What you print should match the entries exactly, only without the pictures.

Stored items:
-=-=-
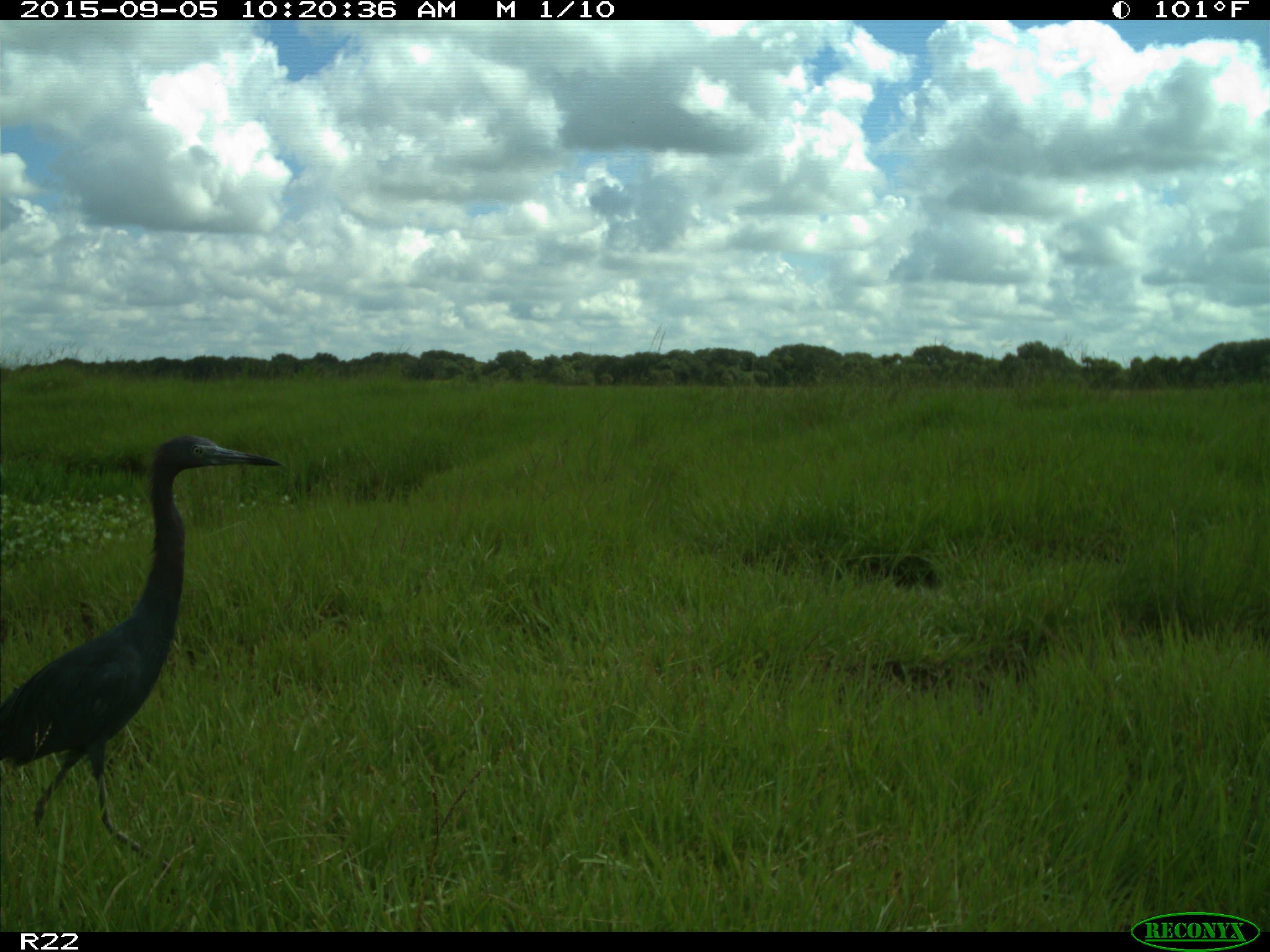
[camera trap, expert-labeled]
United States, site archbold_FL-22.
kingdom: Animalia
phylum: Chordata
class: Aves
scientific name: Aves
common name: birds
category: unidentified bird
-=-=-
- RESULT FOR THIS TASK
[camera trap, expert-labeled]
United States, site archbold_FL-22.
kingdom: Animalia
phylum: Chordata
class: Aves
scientific name: Aves
common name: birds
category: unidentified bird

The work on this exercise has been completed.